You walk into the movie excited for a few laughs from comedy powerhouses Melissa McCarthy and Tiffany Haddish amid their mobster plot, and maybe some tears courtesy of Elisabeth Moss. But this humorless, sadistically violent wreck has not a single satisfying second. It does, however, have more than 50 F-bombs.
The title, which comes from the comic-book series the film is based on, has a dual meaning: the Hell’s Kitchen neighborhood where the story is set and the room where piggish men think women belong. “The Kitchen” endeavors to prove said swine wrong.
It’s 1978, and the wives of three Irish mobsters are forced to take over the family business when the boys are sent to the clink. Each of the three ladies is defined by just one element of their lives: Claire (Moss) is abused, Kathy (McCarthy) is a mom and Ruby (Haddish) is unpleasant. Together they form the worst wives club, a group of actresses with zero chemistry or investment in their script, bad as it is.
At first, the women are laughed off by their husbands’ henchmen, but gradually, they’re able to secure loyalty (and cash) from neighborhood businesses in exchange for protection.

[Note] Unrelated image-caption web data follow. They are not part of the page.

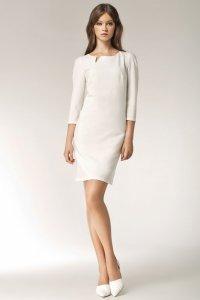 Sukienka - długi rękaw - ecry - S39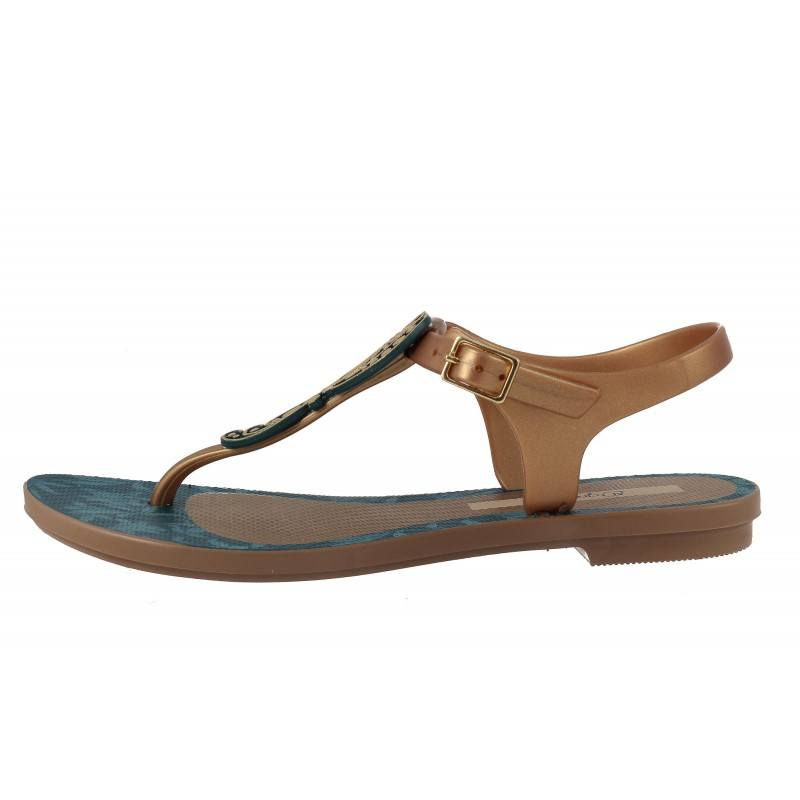 Дамски равни сандали Grendha GRACE златисти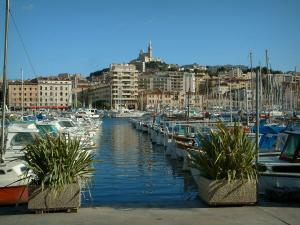Guide DAubagne Tourisme Vacances Amp Week End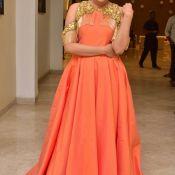 Rashmi Gautam New Stills- HD 10 ?>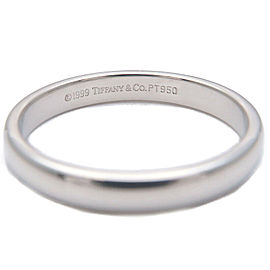 Authentic Tiffany&Co. Lucida Band Ring PT950 Platinum US17.5 HK58 EU58 Used F/S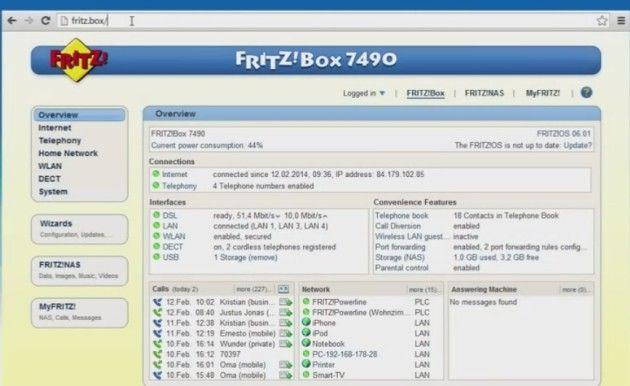 actualizar tu FRITZ!Box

Their dealings are full of damaging stereotypes, such as a money-obsessed Hasidic diamond dealer and smooth-talking Italian mafia bosses. Kathy even has a waitress pour whisky in her coffee.
The film also nauseatingly attempts some Tarantino-type shocks. Many characters are gruesomely shot in full view, and Moss is kneed in the stomach repeatedly. In one gross scene, her character is taught to dismember a body to be thrown in the river. We get to hear the snapping of the corpse’s arm.

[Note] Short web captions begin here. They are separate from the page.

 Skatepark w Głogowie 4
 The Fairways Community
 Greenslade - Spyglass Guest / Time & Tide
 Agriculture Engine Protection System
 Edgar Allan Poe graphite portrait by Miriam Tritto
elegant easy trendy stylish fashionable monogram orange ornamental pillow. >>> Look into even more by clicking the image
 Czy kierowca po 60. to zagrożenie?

Much of the fault lies with director Andrea Berloff, making her directorial debut.
The comic books are stylized with deep colors and dangerous noir energy, but Berloff’s film is one of the most pallid and bland screen depictions of 1970s New York in recent memory.
McCarthy, Haddish and Moss, in the past, have lifted otherwise crummy movies with their forceful personalities. But this marks some of the worst work from all three of them to date. Haddish, in particular, waltzes around half grinning like she’s just been shot by a tranquilizer dart.
Based on the repeated calling of attention to gender, “The Kitchen” would seem to be a belabored exercise in third-wave feminism. But if what that movement has come to is “See? Women can be murderous thugs, too!,” then it’s time for some re-branding.